Begin Text provided

That’s a great question and one that’s not addressed often enough! The goal of adding to your pet family is a joyful prospect. Isn’t it supposed to be two times the fun? Often, there are mixed reactions from family members about getting a second dog. Their biggest concern is most likely to be, “will the new dog get along with Buddy?
Confused? Here’s a short, handy checklist for you to decide if you, as well as your pet, are ready to welcome a ‘sibling’ dog into the family.
Gender is important
Experts suggest getting a dog of the opposite sex to balance the behavior and avoid conflicts. Although not a hard and fast rule, it is generally accepted that a male dog gets along better with a female. This is because dominance and power issues come into play, and with the same gender, fights can arise to prove who is the alpha. Your resident dog’s temperament is also of utmost importance in determining the gender of the second dog. Dogs of the same gender could work if your current dog is mild-tempered and playful, which also depends on the breed.
Consider the breed
Just like gender, experts suggest getting a second dog of the same breed and size as the first one to minimize discord. Breeds like Cocker spaniels, Golden Retrievers and Labradors are known to be sweet and gentle and might get along with a dog of the same gender. However, caution must be shown if you have a German Shepherd, Doberman, or other dogs with strong, intense personalities.
When it comes to size, too, it wouldn’t serve well to have a large Doberman and a much smaller Rottweiler. Even if they do get along, there is the risk of causing injury during play.
Family members and space
Getting a second dog is double the joy, but it’s also double the work and expenses! Is your partner more enthusiastic than you? Are your kids insisting on getting a second dog? If you are hesitating, then you need to have a family discussion. List out the pros and cons of having a second doggie and decide based on the practicalities.

End Text provided
Begin Provided information

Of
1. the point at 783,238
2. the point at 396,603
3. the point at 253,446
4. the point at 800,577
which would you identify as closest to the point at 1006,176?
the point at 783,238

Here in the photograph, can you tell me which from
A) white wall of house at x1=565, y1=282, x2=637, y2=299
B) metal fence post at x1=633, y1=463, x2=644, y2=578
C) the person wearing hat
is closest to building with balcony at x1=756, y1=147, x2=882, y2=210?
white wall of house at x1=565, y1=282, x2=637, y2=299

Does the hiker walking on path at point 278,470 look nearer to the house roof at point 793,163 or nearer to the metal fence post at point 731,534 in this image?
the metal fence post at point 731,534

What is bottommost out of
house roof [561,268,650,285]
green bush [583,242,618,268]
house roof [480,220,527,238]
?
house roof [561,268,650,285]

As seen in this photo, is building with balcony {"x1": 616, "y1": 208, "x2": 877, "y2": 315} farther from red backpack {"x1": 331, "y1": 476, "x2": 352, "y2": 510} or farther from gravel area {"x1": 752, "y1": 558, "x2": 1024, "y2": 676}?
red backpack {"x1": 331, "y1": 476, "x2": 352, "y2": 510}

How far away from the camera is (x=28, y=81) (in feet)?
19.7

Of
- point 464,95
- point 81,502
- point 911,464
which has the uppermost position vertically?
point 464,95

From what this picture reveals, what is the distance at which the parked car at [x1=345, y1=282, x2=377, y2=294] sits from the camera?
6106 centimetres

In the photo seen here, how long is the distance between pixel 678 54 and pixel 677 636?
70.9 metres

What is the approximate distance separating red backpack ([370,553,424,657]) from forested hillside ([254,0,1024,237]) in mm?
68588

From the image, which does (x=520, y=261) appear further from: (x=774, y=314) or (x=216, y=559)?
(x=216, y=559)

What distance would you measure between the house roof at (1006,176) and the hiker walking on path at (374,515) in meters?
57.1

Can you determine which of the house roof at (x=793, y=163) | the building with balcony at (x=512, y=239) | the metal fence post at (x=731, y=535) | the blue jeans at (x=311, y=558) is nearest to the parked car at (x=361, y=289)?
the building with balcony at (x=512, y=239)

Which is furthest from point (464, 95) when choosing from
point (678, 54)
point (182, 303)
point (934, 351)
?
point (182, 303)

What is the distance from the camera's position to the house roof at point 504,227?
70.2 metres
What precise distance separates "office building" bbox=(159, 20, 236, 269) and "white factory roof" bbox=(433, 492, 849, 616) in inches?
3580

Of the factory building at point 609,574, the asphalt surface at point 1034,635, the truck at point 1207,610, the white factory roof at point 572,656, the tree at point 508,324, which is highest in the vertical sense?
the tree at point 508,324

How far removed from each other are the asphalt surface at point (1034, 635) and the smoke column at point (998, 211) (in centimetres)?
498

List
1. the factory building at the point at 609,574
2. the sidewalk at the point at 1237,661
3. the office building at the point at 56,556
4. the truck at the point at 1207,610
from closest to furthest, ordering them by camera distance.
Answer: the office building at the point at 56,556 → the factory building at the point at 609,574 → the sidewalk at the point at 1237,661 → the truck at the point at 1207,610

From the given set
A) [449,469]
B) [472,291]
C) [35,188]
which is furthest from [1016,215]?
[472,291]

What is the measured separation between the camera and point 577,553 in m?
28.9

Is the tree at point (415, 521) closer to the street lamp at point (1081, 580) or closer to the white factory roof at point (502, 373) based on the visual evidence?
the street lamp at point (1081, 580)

End Provided information

**Things to do:**
- 1) In the text on getting a second dog, which breeds are described as sweet and gentle?
- 2) Turn the paragraph in the second-dog text beginning "Experts suggest getting a dog of the opposite sex" into a short bulleted list that keeps its main points.
- 3) Pick up the text on adding a second dog to the family right after its final sentence and keep writing.

**Written answers:**
- 1) Cocker spaniels, Golden Retrievers and Labradors.

- 2)
- Experts suggest a second dog of the opposite sex to balance behavior and avoid conflicts.
- This is not a hard and fast rule, but a male dog is generally thought to get along better with a female.
- With dogs of the same gender, dominance and power issues can lead to fights over who is the alpha.
- The resident dog's temperament matters a great deal in choosing the second dog's gender.
- Same-gender dogs could work if the current dog is mild-tempered and playful, which also depends on the breed.

- 3)
And that includes space. Living in an apartment gives you very little scope for expansion, and it’s uncomfortable for the dogs too. It’s incredibly important to evaluate how much room you can spare.
Evaluate your schedule
Take Bruno for a walk, prepare breakfast, drop kids to school, get ready for work. Mornings look like this for many of us. And evenings are unpredictable. Do you feel you have the wherewithal to take on another pet? Consider how much time you can spare to spend with your new pet for socializing, training, familiarization, and other activities as needed.
Anticipate life changes
Are you planning to have a baby? Get married? Looking for a new job? These are major life changes that affect your pet’s life too. A new pet is already adjusting to many changes, and introducing them to more would only increase their anxiety. Wait till things settle down.
Think of travel plans
Travel may be at a standstill as of now, but it’s not going to remain so forever. Getting a pet is a long-term commitment, and it involves checking your accessibility to pet-sitters or kennels when you need to go away on holiday. Want to take your pets along with you? Read up on what it takes to travel with two pets.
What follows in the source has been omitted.